In jedem SMS stand sorry. Mir tut es auch leid. Mit ihm konnte ich über meine Schuld vernünftig reden. Meine große Schuld.
Ich habe Andreas eingeladen. Ich wollte, dass er zu Weihnachten bei mir ist. Ich hasse Weihnachten. Silvester auch.
Welcher Tag ist heute?
Heut ist Weihnachten, Omi, wir haben doch gerade erst die Lichter am Baum gelöscht.
Ah ja, meine Lieben, na Hauptsache wir sind gesund. Kann ich was zum Trinken haben? Welcher Tag ist heute?
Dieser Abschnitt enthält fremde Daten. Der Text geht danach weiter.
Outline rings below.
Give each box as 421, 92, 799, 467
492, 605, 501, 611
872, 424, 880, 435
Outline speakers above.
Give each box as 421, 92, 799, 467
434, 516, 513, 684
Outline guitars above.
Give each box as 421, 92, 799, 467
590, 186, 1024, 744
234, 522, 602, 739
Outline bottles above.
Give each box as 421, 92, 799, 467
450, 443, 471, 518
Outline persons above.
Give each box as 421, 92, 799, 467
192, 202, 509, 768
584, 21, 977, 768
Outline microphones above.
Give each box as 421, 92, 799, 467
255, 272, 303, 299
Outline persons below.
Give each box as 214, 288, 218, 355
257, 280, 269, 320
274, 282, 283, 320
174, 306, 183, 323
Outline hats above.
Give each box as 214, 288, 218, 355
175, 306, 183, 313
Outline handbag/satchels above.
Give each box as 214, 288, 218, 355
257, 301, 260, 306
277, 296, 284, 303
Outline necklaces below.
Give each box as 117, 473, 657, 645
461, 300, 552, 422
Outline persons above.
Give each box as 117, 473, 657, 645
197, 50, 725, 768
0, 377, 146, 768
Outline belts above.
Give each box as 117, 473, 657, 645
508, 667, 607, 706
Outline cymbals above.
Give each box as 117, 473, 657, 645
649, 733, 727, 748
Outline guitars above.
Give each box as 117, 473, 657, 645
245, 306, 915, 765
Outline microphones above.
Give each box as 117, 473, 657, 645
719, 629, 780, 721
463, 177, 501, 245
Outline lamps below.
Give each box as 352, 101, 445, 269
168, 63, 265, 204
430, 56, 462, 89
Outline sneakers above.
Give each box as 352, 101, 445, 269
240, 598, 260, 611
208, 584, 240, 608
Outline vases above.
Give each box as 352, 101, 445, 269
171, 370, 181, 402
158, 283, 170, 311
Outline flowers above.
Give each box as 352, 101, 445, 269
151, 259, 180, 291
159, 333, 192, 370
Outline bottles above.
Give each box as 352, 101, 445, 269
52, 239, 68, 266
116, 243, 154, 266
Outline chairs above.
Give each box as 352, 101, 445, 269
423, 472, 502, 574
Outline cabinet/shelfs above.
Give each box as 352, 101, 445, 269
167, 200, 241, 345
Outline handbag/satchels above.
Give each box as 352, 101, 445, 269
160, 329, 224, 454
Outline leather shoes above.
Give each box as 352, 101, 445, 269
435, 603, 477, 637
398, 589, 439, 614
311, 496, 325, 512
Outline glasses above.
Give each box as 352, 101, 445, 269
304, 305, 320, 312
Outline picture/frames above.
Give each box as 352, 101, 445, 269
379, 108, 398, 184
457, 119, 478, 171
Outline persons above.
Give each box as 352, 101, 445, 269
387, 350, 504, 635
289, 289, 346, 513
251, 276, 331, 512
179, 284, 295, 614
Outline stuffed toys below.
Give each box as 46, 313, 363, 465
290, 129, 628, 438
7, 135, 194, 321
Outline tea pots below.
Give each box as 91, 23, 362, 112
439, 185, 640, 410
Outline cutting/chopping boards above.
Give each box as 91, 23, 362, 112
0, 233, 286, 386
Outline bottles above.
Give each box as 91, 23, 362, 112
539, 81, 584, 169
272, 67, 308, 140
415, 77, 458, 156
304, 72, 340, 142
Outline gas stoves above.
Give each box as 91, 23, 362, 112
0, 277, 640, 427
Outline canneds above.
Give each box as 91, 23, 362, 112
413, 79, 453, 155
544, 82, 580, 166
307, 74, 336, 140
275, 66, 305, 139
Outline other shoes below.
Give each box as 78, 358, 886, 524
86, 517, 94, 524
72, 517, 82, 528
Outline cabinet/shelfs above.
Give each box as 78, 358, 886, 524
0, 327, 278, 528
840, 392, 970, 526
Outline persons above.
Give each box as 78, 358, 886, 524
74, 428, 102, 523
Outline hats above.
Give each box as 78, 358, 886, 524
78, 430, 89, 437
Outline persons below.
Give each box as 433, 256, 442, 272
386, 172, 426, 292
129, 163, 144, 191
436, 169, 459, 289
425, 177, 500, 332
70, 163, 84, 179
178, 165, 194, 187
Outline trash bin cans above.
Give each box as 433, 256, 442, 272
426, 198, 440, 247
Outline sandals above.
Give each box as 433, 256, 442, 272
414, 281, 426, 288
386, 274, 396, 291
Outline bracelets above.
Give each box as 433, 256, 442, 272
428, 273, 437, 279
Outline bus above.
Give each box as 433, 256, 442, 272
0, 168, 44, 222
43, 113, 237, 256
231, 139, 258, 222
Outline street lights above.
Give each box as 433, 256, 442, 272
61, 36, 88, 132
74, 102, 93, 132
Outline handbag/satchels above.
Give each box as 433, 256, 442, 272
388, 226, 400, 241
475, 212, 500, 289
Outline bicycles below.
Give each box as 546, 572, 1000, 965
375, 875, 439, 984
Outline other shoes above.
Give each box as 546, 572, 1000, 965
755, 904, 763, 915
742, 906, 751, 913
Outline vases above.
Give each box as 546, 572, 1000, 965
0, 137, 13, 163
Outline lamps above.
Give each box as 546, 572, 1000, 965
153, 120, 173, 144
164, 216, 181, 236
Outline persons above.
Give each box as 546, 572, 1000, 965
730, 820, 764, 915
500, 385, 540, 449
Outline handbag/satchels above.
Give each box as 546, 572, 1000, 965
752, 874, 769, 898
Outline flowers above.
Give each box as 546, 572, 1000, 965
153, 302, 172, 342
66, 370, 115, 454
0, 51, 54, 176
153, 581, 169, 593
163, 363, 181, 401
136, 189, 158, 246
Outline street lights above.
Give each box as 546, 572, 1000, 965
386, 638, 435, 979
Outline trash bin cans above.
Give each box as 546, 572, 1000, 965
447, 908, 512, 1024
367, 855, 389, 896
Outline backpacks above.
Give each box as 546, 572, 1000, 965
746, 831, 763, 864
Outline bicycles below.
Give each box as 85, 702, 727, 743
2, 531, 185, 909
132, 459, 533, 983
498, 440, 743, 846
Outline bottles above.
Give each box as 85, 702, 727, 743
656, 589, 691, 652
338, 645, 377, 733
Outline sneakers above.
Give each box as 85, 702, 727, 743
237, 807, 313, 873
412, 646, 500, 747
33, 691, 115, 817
Heut ist Weihnachten, Omi, deshalb bist du doch bei uns.
Ah ja, Leo, wer sind denn die Leute da?
Das ist deine Tochter und ihr Mann, und das sind die Anna und die Klara, deine Enkelinnen.
Nein, na geh, so groß schon. Und von wem ist das Kind? Hast du zwei Töchter, Klara?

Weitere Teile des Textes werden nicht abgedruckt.